### Fragmento seleccionado
■ ■ ■ ■
¿Sólo cigarros?

¿Sólo cigarros?

PEDRO GIL ITURBIDES
El Presidente de los Estados Unidos de Norteamérica, George  W. Bush, vetó la ley federal que habría impuesto gravámenes a cigarros importados. ¡Ahora es cuando debemos preocuparnos por esta solanácea! Ella está condenada a ser echada al olvido, pues se le atribuyen efectos cancerígenos. Y además, el veto a la ley agitará el ánimo de grupos de presión que buscaron ampliar el seguro de salud por vía del tributo a los cigarros importados. La industria del tabaco del país y de las naciones hermanas del centro del continente, por tanto, tiene un respiro. Pero no se ha salvado.

Desde más de medio siglo atrás, sectores vinculados a los programas de higiene y salud pública en Estados Unidos de Norteamérica y Europa mantienen una campaña contra el tabaco. Los progresos logrados, como la restricción a su fuma en público, son muchos. Desde hace más de un decenio existen espacios para los fumadores en buques, trenes y aviones. Los restoranes de prestigio mantienen comedores reservados a fumadores, y no se permite que se fume en los espacios excluidos de esta medida. En gran parte de las naciones se exige que los fabricantes de cigarrillos, y aún de cigarros, incluyan una frase precautoria contra el hábito de fumar.

La venganza del aborigen antillano contra sus conquistadores, por consiguiente, parece estar llegando a su fin. Nos hemos preguntado siempre si el tabaco sirve únicamente para ser fumado. Los aborígenes de las Antillas, de donde es nativa la planta, la fumaban. Y sedujeron a los españoles hasta volverlos viciosos.

¡Porque hay que contemplar a los españoles pegados de un cigarrillo, sobre todo de tabaco puro o negro! ¡Sólo los franceses se encuentran a la zaga! Mi padre no fumaba, pero nos confesaba, al hacer memoria de su vida, que fumó en su juventud. Mallorca era paso del tabaco contrabandeado desde el norte de África hacia la tierra firme. Además, los mallorquines sentían afecto por don Juan March, vinculado a esa tierra por lazo matrimonial, aventurero enriquecido, y esto los vinculaba al tabaco.

Pero cuando mi padre fue traído a la República Dominicana, paradógicamente, se despidió del tabaco. Salían él y mi padrino, Alfonso Vargas de una función en el desaparecido teatro Colón de La Romana, cuando sacó su cajetilla de cigarrillos negros. Era la primera cajetilla de cigarrillos criollos que se proponía fumar, pues había acabado los que trajese de España. Al abrir la cajetilla, contaba, sintió repulsión.
■ ■ ■ ■
### Material proporcionado
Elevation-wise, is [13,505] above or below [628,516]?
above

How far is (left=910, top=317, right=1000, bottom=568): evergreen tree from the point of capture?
■ ■ ■ ■
### Completa lo siguiente
a. Copia sin cambios el pasaje de la columna sobre el tabaco que comienza con las palabras que contienen "La venganza del" y termina con "hasta volverlos viciosos.".
b. Escribe lo que sigue de la columna sobre el tabaco, a partir de su última oración.

### Respuestas por tarea
a.
La venganza del aborigen antillano contra sus conquistadores, por consiguiente, parece estar llegando a su fin. Nos hemos preguntado siempre si el tabaco sirve únicamente para ser fumado. Los aborígenes de las Antillas, de donde es nativa la planta, la fumaban. Y sedujeron a los españoles hasta volverlos viciosos.

b.
Regaló la cajetilla, y desde entonces no hizo sino venderlos. Pero jamás volvió a consumirlos. Mantuvo, sin embargo, la marca indeleble del nativo de Bohío, Babeque, Quisqueya o Haití.

Cuando cerca de la edad nonagenaria rindió su vida al Creador, un médico lo examinaba. ¿Fumaba mucho su padre? preguntó a mi hermano Antonio. «No, no fumaba», respondió éste. Cerca nos hallábamos, y añadimos a la respuesta de nuestro hermano, que fumó hasta los veintidós años. «Tres o cuatro años», dijimos. Y el médico comentó que conservaba en sus pulmones vestigios del antiguo hábito. La marca del aborigen.

Desde aquél incidente, aparentemente insignificante, nos hemos preguntado si el tabaco únicamente sirve para hacer cigarros, cigarrillos y andullos con él. No lo creemos, puesto que Dios no puso nada de balde sobre la Tierra. Y pienso que los fabricantes de cigarrillos y cigarros debían aunar esfuerzos con el Gobierno Dominicano para patrocinar una investigación que determine si esta hoja, o su tallo, o sus raíces, sirven a otra función que no sea la de fumar las hojas. Después de todo, cerca de medio millón de dominicanos vive de la preparación de los semilleros, de la siembra y cultivo, del secado y fermentación, y de la confección de sus derivados.

Y varias de las familias de abolengo del Cibao hicieron fortuna comprando y exportando tabaco. De manera que no abandonemos la búsqueda a una explicación de la presencia endémica de este vegetal sobre el suelo de las Antillas. Después de todo, Dios no hace porquerías. Aunque nos haya hecho a nosotros.